What the anti-terrorism unit does

The government has set up a counter-terrorism cell within the Prime Minister's office. Its main objective is to collect, group and analyze intelligence related to terrorism, as well as to disseminate to investigative authorities information concerning any suspicious person or activity linked to terrorism, indicates Me Yousuf Azaree.

Its role is also to transmit information related to terrorism to the police commissioner, and to raise public awareness of the fight against terrorism. The director of this unit may also request information from any institution likely to provide useful information relating to terrorist activities. They must do so as quickly as possible.

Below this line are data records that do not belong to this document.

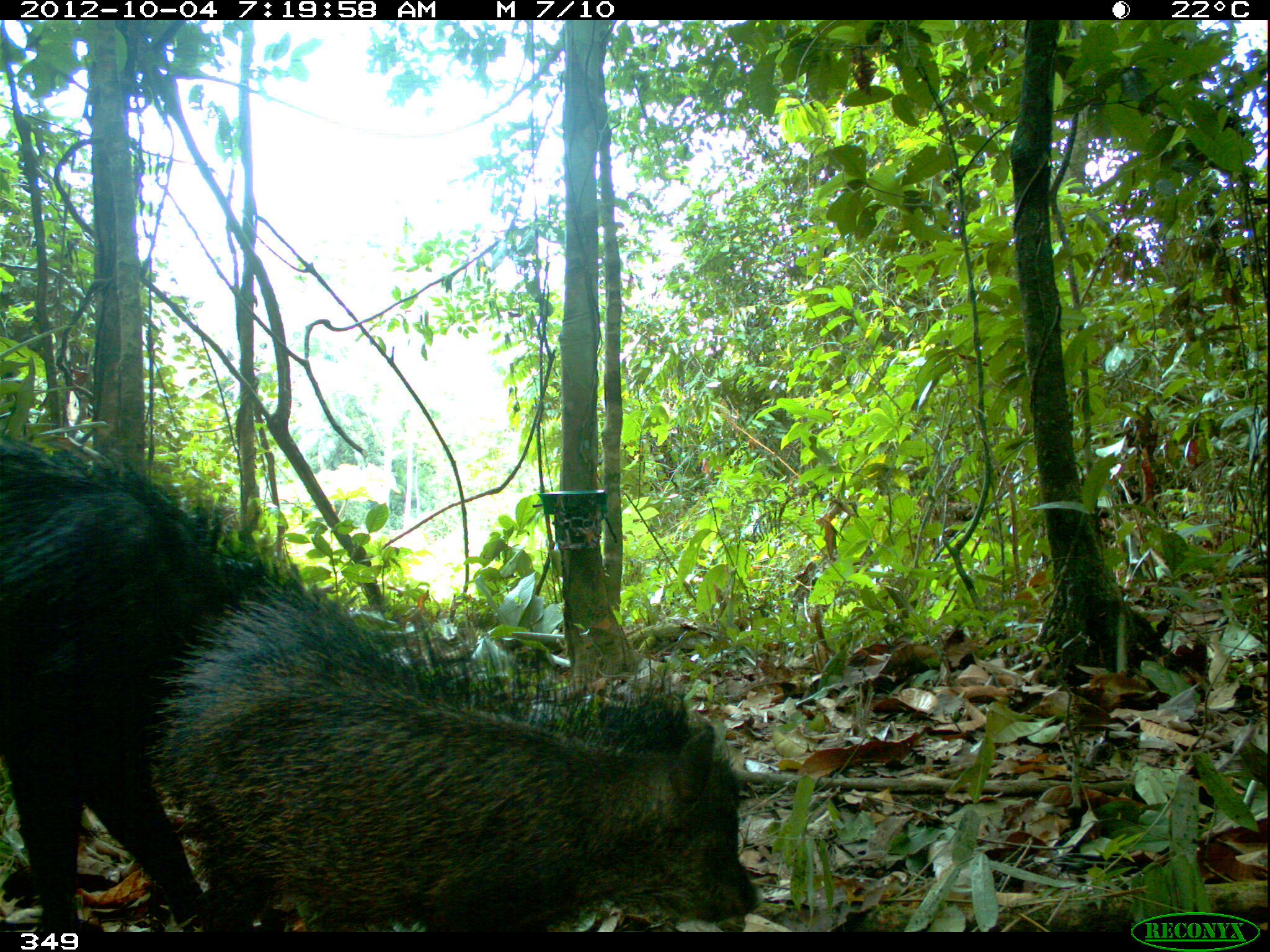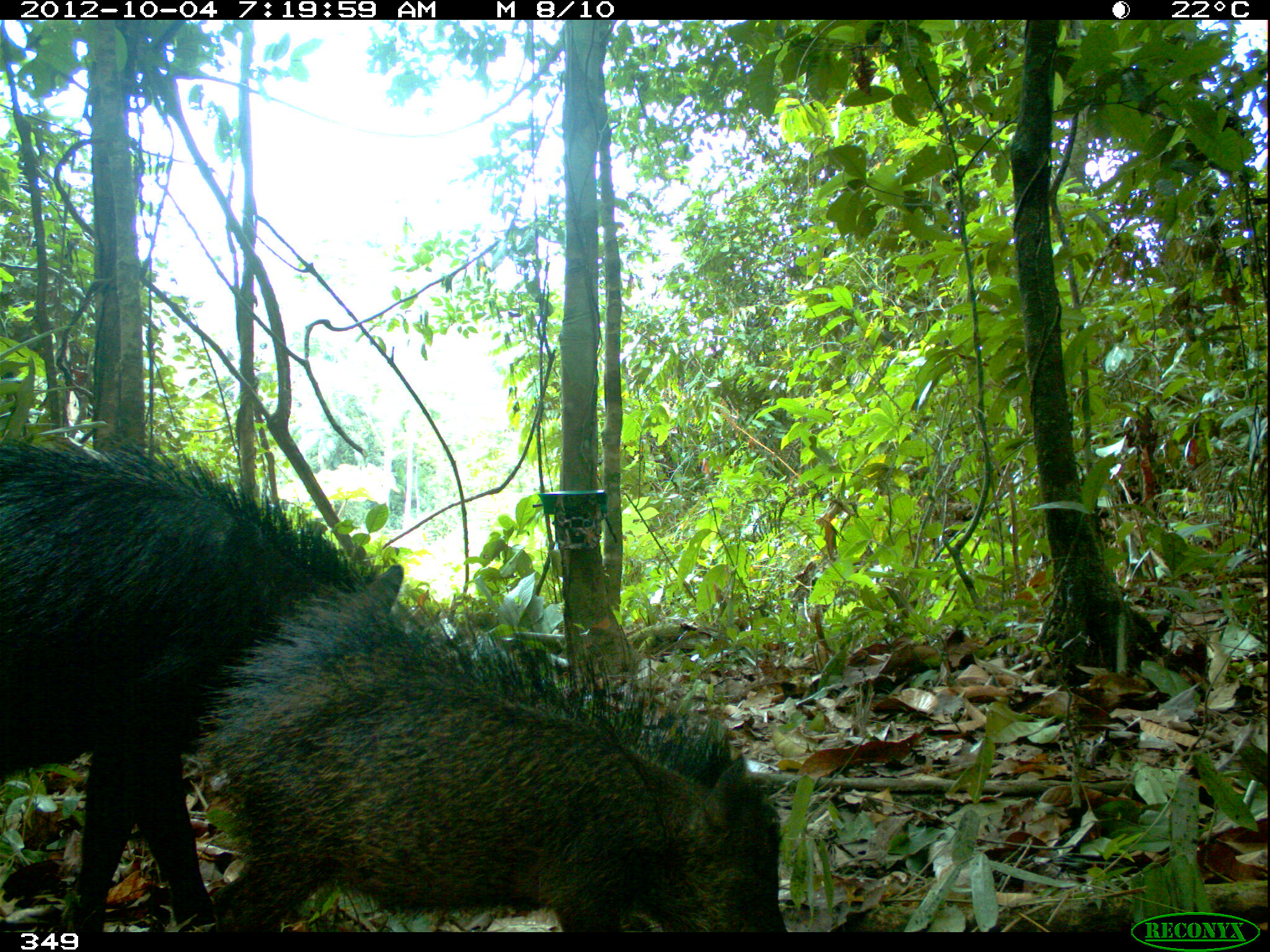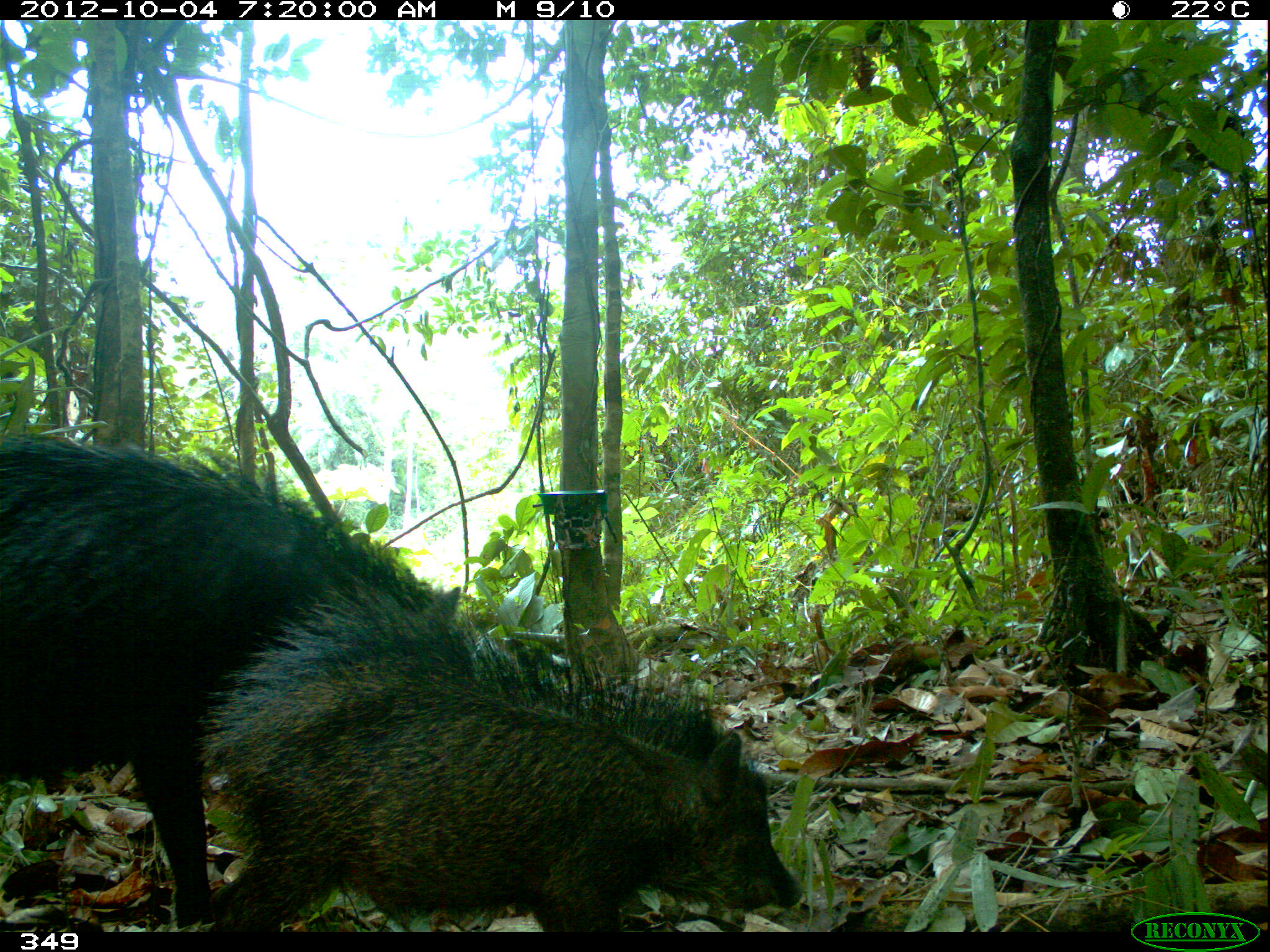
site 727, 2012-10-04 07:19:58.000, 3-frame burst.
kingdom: Animalia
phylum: Chordata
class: Mammalia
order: Artiodactyla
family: Tayassuidae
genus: Tayassu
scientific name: Tayassu pecari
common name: white-lipped peccary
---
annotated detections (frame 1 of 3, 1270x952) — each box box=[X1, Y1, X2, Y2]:
tayassu pecari: box=[140, 570, 764, 931]; box=[1, 438, 303, 932]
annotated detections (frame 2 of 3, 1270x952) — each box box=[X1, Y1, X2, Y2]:
tayassu pecari: box=[190, 583, 788, 933]; box=[0, 434, 406, 933]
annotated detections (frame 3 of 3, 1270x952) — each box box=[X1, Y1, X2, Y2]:
tayassu pecari: box=[0, 426, 465, 932]; box=[199, 589, 803, 933]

Special investigative powers

Furthermore, Me Yousuf Azaree argues that the police commissioner can ask a judge to grant a police officer, at least the rank of superintendent, authorization to use electronic and technical devices to collect information or carry out surveillance, if he has reasonable grounds to believe that an offense under the Anti-Terrorism Act has been committed, is being committed or is likely to be committed. If the judge is convinced that the commissioner's suspicions are reasonable, he may grant this authorization.

In addition, the Minister of Internal Security, i.e. the Prime Minister, can ask postal services as well as telephone operators to retain the data of certain users to prevent or investigate crimes linked to terrorism.